43 En particular creo que lo que se dará es una especie de convivencia (no necesariamente pacífica) entre el libro y las nuevas formas de comunicación digital. Creo igualmente que la aparición de “competencias” para el libro, le están exigiendo y permitiendo a los escritores y a los lectores claridad sobre el alcance real de su funcionalidad.
44 El libro será sustituido en aquellas funciones específicas en las que otros soportes obtengan mejores resultados. Pero los libros seguirán siendo indispensables para cualquier circunstancia en la que uno deba leer con atención y no sólo recibir información, sino especular y reflexionar sobre ella.

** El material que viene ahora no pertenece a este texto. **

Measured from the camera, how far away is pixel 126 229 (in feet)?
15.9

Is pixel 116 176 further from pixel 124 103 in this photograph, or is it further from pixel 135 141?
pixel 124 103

45 ¿Sustituir o fusionar? Podemos seguir hablando de libros pero debemos ser conscientes de que sus nuevas formas ya no seguirán imponiendo la distancia física y temporal entre autor y lector. Los textos electrónicos, entre tanto, deberán encontrar la forma de adaptar y estandarizar sus propiedades y modos de acceso. Solo cuando nuevos modos de lectura y nuevas formas de intercambio cultural e intelectual se consoliden, se podrá hablar de un "más allá del libro".